La nostra risposta dunque, crescendo, si fa sempre più fiduciosa, per grazia, nell’amore senza condizioni di Dio; sempre più attenta, desiderosa, di attingere alle fonti della grazia (per esempio Parola, sacramenti, comunità di crescita, preghiera, comunione, padre spirituale, carità, missione); sempre più tendente ad amare, con discrezione, ogni persona da vicino, per poter partecipare della sua vita come se fosse la nostra. Dunque anche circa la nostra risposta il primo punto non è l’essere il più possibile energumeni tutti perfetti ma l’appoggiarci a Dio. Lo vediamo in tanti passi significativi dei Vangeli. «Gli dissero allora: “Che cosa dobbiamo fare per compiere le opere di Dio?”. Gesù rispose: “Questa è l’opera di Dio (più e prima che della persona umana, ndr): credere in colui che egli ha mandato» (Gv 6, 28-29). «Voi dunque intendete la parabola del seminatore: tutte le volte che uno ascolta la parola del regno e non la comprende, viene il maligno e ruba ciò che è stato seminato nel suo cuore: questo è il seme seminato lungo la strada» (Mt 13, 18-19): la prima cosa, almeno nel senso della più grande decisività, che il maligno tenta per rubarci la vita non è il tentarci in un qualche peccato che vorrebbe farci commettere ma il toglierci Dio. «In quello stesso istante Gesù esultò nello Spirito Santo e disse: “Io ti rendo lode, Padre, Signore del cielo e della terra, che hai nascosto queste cose ai dotti e ai sapienti e le hai rivelate ai piccoli. Sì, Padre, perché così a te è piaciuto» (Lc 10, 21). Nel testo originale, in greco, si può intravedere un tenere «queste cose» lontane dai dotti e dai sapienti e un togliere il velo da esse per i piccoli. Dunque non puntare su noi stessi ma su Dio. Questa è la nostra pace, la nostra speranza, la nostra forza. 

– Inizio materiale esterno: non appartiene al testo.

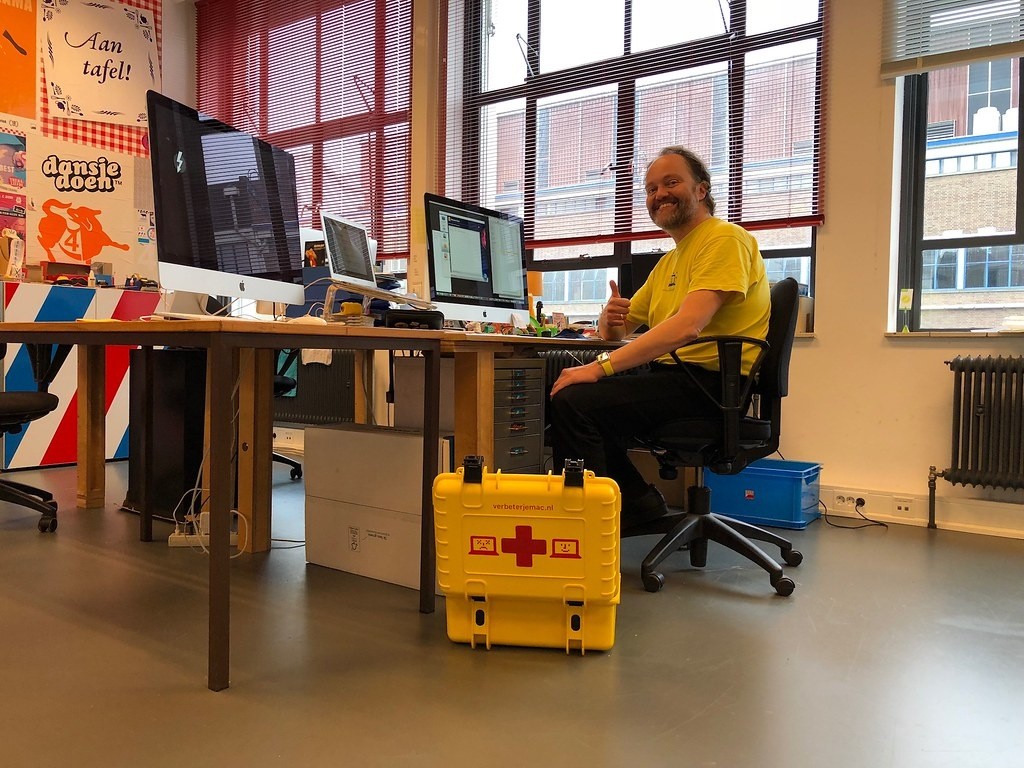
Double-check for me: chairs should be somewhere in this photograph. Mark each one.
[624,277,803,597]
[0,343,59,534]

Ma all’interno di questa ottica vi è un contributo più o meno intenso che possiamo profondere, rendendo in tanti casi più facile il venire di sempre nuova grazia e in ogni caso la grazia stessa ci orienta gradualmente ad amare Dio con tutto noi stessi e a farci prossimi, come ci occupassimo di noi stessi, dei nostri fratelli.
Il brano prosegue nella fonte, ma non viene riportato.